A crisis as life-altering as the COVID-19 pandemic has upended the lives of everyone. With larger worries of job and financial security weigh on our minds, it can be harder to look on the brighter side. Our blessings may be well disguised in this pandemic, but we can still find silver linings in the dark cloud.
#1 It Accelerated The Adoption Of Remote Work
In a short span of time, work as we know it took on a different form. The virus chased us out of our cubicles and into the comforts of our home. Organisations were forced to adopt telecommuting practices, as we downloaded video-conferencing apps and relished in a life where commuting to work didn’t exist.
In fact, remote working is likely to stay for many of us in a post-COVID-19 world, with Minister for Trade and Industry Chan Chun Sing saying that working from home will continue to be the norm even after circuit breaker ends.
This pandemic has unintentionally revealed the value of remote work, and it has proven to organisations and professionals that it can be effective. It serves as a realisation to companies who used to shun telecommuting and forces them to relook the flexibility offered at workplaces.
The widespread adoption of remote work is also a welcome development for persons with special needs, who can remain at home to work and not worry about commuting to their workplace, which might not have the features to enable them to work productively.
#2 Validated Our World-Class Health Care System
This pandemic gave society as a whole a renewed appreciation for Singapore’s highly-effective healthcare system and the unsung heroes and heroines who make healthcare work.

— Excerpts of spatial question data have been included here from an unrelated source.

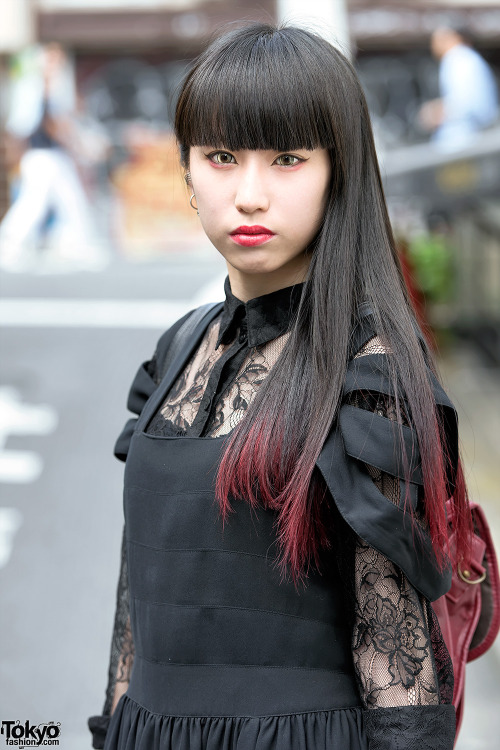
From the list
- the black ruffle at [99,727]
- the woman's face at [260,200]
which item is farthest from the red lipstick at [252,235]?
the black ruffle at [99,727]

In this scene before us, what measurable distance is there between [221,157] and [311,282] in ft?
0.78

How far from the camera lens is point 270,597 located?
4.87ft

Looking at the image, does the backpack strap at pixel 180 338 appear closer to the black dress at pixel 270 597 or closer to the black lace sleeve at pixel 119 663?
the black dress at pixel 270 597

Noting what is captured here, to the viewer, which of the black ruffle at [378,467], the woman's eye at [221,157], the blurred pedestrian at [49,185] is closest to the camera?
the black ruffle at [378,467]

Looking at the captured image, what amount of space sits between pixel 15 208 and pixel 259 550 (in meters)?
8.64

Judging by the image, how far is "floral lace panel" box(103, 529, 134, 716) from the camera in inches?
71.7

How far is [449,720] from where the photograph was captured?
1.41 m

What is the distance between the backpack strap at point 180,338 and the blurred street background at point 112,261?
319 millimetres

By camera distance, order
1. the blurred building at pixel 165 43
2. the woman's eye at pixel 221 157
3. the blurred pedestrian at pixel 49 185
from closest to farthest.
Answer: the woman's eye at pixel 221 157 < the blurred pedestrian at pixel 49 185 < the blurred building at pixel 165 43

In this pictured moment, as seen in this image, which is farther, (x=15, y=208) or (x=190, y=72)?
(x=15, y=208)

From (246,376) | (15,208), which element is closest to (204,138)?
(246,376)

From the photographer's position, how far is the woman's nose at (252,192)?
56.8 inches

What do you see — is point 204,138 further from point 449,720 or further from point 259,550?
point 449,720
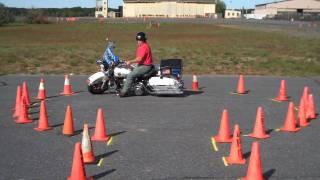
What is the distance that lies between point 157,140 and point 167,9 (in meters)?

After a highly successful and widely-praised initial containment effort led by contact tracing, the surge of cases among foreign workers did put a strain on Singapore’s healthcare resources, but it has quickly adapted to expand its capacity. For instance, bed capacity for community care facilities for COVID-19 patients with mild symptoms will double to 20,000 by end-June.

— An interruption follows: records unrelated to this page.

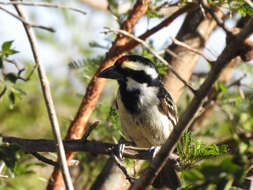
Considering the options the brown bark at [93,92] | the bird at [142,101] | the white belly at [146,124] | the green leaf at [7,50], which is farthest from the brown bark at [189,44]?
the green leaf at [7,50]

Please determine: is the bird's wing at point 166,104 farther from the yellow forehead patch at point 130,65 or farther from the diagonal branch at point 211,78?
the diagonal branch at point 211,78

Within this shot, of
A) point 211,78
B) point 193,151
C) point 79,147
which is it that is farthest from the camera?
point 79,147

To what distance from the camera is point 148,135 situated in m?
3.03

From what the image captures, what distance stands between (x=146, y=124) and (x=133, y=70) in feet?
1.27

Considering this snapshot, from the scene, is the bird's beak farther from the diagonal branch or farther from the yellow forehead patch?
the diagonal branch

Patients who are well by the end of their 14th day are transferred to a Community Recovery Facility, before being assessed for discharge. The current 2,000 beds for community recovery facilities will be ramped up to more than 10,000 beds by end-June.
#3 We Realise How Precarious Our Financial Situation Can Be – But It’s Not Too Late
The next recession could be around the corner, with the economy possibly contracting more than the -1% to -4% forecast. As the pandemic evolves, the resulting impact of job losses and lower wages has made us conscious, or even worried, about our financial health.

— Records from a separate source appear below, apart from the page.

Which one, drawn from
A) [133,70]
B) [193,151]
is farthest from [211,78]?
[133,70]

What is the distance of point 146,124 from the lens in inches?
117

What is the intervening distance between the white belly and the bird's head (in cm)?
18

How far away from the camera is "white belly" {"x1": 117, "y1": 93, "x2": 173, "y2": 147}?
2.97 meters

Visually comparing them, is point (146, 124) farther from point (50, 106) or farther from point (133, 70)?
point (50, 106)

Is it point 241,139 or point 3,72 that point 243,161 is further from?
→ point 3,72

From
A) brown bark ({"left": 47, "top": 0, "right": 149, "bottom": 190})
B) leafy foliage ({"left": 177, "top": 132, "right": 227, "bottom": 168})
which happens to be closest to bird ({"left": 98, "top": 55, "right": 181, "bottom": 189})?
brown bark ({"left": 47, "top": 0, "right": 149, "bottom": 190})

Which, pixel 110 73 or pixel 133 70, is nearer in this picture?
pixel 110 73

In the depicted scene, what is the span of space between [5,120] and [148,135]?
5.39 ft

Part of this worry is due to the circuit breaker measures. Some of us are unable to work, or are only doing so at a reduced workload, causing a dip in or loss of our income. We might be tapping into our emergency funds to cover expenses, while others fret about their bank accounts running dry.
It has made us more aware about the importance of an emergency fund. But it’s still not too late to relook into our finances, given that the grants and other forms of help provided this crisis. MAS has announced support such as deferments on loan payments and extensions of loan tenures of existing debt consolidation plans. This helps to ease cash flow and reduce debt concerns, which helps us tide over tough times while we rebuild our financial health.
#4 We Are More Cognizant Of Our Company’s Resilience & Viability
In good times, employees might be less concerned with their company’s resilience and viability. But as the current crisis unnerves businesses, the cracks in business models are made more apparent, while businesses that were struggling before are now crumbling. In just three months, 239 companies went into liquidation this year, compared to 287 in 2019.
Startups, in particular, are more susceptible to economic shocks. With declining revenues and startup funding dwindling, startups are forced to implement cost-cutting measures, which will be unfortunate for about 20,000 staff employed by 3,800 startups in Singapore.
While this crisis is hardly a blessing for those who were laid off, but it opens our eyes to how fragile some companies may be. In future, we might even be more deliberate in choosing who we want to work for.
Those who remain employed might think that it is lucky that your company has escaped mostly unscathed from the virus. But more often than not, it’s about the resilience and viability of a company rather than just sheer luck.
#5 We Are More Appreciative Of The Important Roles Every Person Plays In Society
One month of social distancing has prompted a sense of appreciation for the frontline workers, be it healthcare workers, delivery riders, or migrant workers. The disease might have exposed the vulnerable groups of people in our society, but that also led to ground-up movements to provide them help.
On Labour Day, various community groups donated care packs and paid tribute to migrant workers. More importantly, it is a small step toward changing biases and attitudes towards these workers, as we realise their contributions to our society.
We are now more sensitive to the different roles we play within society and how we all contribute. With our nation stripped bare except for the most essential services, it is a reminder of what keeps our society going.